Amerika Serikat pada hari Rabu mendesak Israel dan Palestina untuk menghindari “provokasi” dan mempertahankan gencatan senjata setelah Israel menyetujui pawai nasionalis yang kontroversial di Yerusalem.
“Kami percaya sangat penting untuk menahan diri dari langkah-langkah yang memperburuk ketegangan,” kata juru bicara Departemen Luar Negeri Ned Price ketika ditanya tentang pawai tersebut.

Dia mengatakan Amerika Serikat terlibat dalam diplomasi dan ingin melakukan “segala yang kami bisa untuk mencoba mencegah eskalasi atau provokasi yang mungkin memberikan percikan untuk memperbarui kekerasan.”

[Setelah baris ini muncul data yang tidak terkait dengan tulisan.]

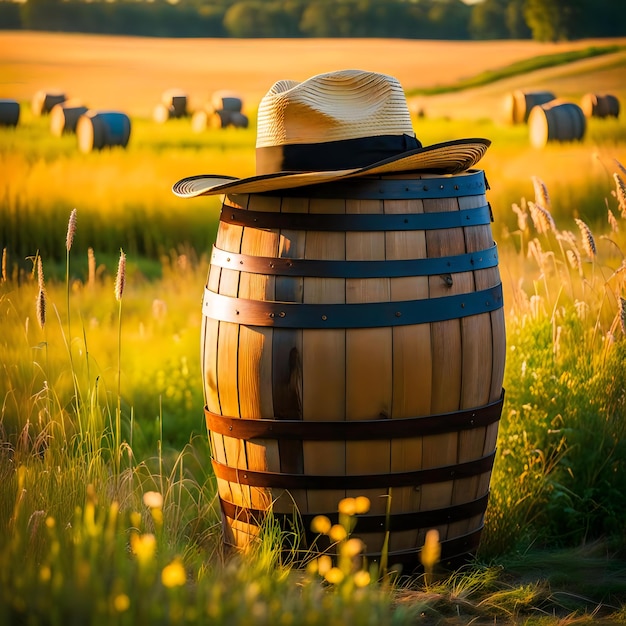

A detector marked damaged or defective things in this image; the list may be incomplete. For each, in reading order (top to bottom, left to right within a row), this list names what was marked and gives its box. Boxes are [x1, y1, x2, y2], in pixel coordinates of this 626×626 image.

rusty metal band [244, 169, 488, 199]
rusty metal band [222, 204, 490, 230]
rusty metal band [210, 243, 498, 276]
rusty metal band [201, 284, 502, 330]
rusty metal band [204, 394, 502, 438]
rusty metal band [212, 450, 494, 490]
rusty metal band [218, 492, 488, 532]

Ditanya apakah Amerika Serikat menentang pawai tersebut, Price menolak untuk menanggapi secara langsung tetapi mengatakan: “Kita semua melihat apa yang memicu gejolak terakhir kekerasan dan kita tahu betapa rumitnya situasinya.”


Kantor Perdana Menteri Benjamin Netanyahu memberi lampu hijau untuk pawai melalui Yerusalem minggu depan, di tengah ancaman oleh Hamas untuk melanjutkan pertempuran jika itu terus berlanjut.


Demonstrasi sebelumnya oleh kelompok-kelompok Yahudi sayap kanan meningkatkan ketegangan di Yerusalem, mendorong intervensi polisi di kompleks masjid suci Al-Aqsa yang dikutip oleh Hamas saat menembakkan roket ke Israel.


Kerusuhan itu memicu serangan roket oleh Hamas, yang memicu konflik militer yang menewaskan 260 warga Palestina dan sedikitnya 13 orang di Israel bulan lalu.